To enter the grocery store last week and look down the frozen aisle I realized this meant I could buy something to eat for next week.  I could buy that gallon of milk I'd been craving and it would be okay if it took me more than one hour to drink it.  But I couldn't buy whole milk, because it had too much fat.  I will need to watch my calories... and eat less.  How strange to eat everything and anything for a full year, and now try to diet.  Alien.  At the checkout I reached for 6 snickers bars.  I had to put them back.  What person eats Snickers bars off the trail and doesn't gain weight?  

You may say I am over exaggerating but being off the trail is like losing a loved one no one has ever met. You feel the withdrawal of a close companion, a friend who pushed you to greater strides, better views, and tested your resolve.  Now you have graduated, you have finished it's tests, dealt with the rain gear, experienced dehydration, and have become one with the ice axe.  Now, you're done.  You are left standing completely alone, with no friends in front or behind you. There is no pack on your back, the tent stays in it's stuff sack, the trekking poles have been leaning against the front door jam for a week, and you have no desire to move.  No desire to admit that deep down, leaving that trail was as hard as getting on.  Denial hits, yes I did something I consider amazing, and I want so bad to go back... but I don't want to.  I hurt.  My body is tired. My brain is tired. My heart is tired.  I gave it everything I had.  I lived in the moment of PCT life for 5 months,  and my reserves are empty.  I met people who changed my views on life, kissed someone I wish to kiss again, cried over scratches I watched turn to scars, questioned the meaning of life, and changed sharp corners to callused edges.  I am more connected to myself yet more alone than ever before.

**INFORMATION SHOWN**.
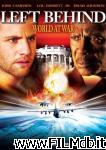 poster del film Gli esclusi - Il mondo in guerra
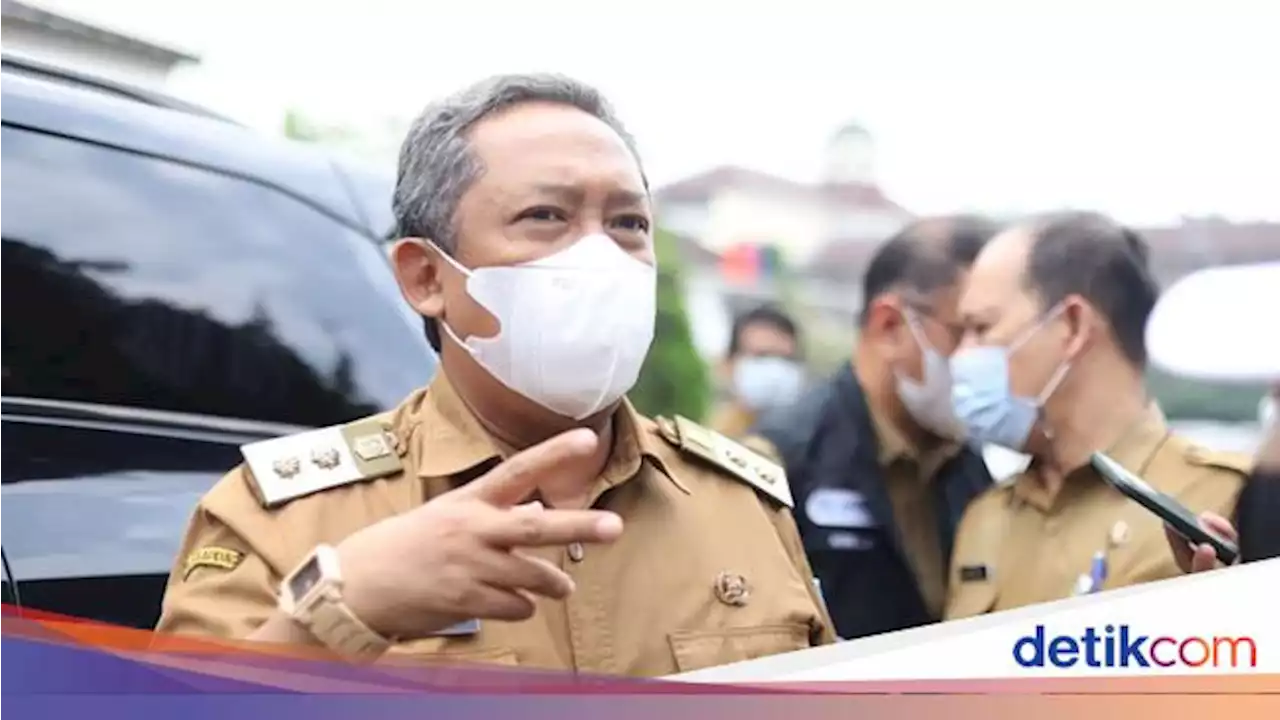 Reaksi Walkot Bandung Usai Gaya Kepemimpinannya Dikritik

**WORK INSTRUCTION**.
Resume the account of leaving the trail, picking up after its final sentence. The lines shown after the text were taken from a different source.

**RESULT OF THIS TASK**.
There are no saints on the trail. No one is better, no one gets a raise, no one pats you on the back.  The people with ultra light weight gear, the people who walk slower, are all just people.  It is YOUR trail, YOUR hike... it is what you make it.  I am not perfect.  I fall down, I trip, I slide down sidewalks slick with rain.  My gear isn't especially lightweight, I don't hike especially fast, but I did finish the trail and I finished my hike.  This doesn't make me better or different than anyone else, I just took my equipment, walked at my pace, and eventually after lots of time and many many steps... I got down the trail to the end.

I enjoyed every minute, every break, every person I met, every tree I saw, every rattlesnake that made me jump. 

I'm still coming to grips with the aftermath. Reflection sounds so light-hearted. Truly though it's filled with pain, pride, slight regret, and thoughts of friends you may never see again.  

Thank you for reading about my adventures.  The comments and emails I got were so encouraging and I wouldn't have been able to finish without your support.  Also, thank you for getting curious, changing your route, turning around, and stopping to pick me up when I stood on the road alone with a thumb out... THANK YOU!!!

I am working on putting together a complete story of this strange trip that turned into a search for sanity. A trip that like life is a slow beginning.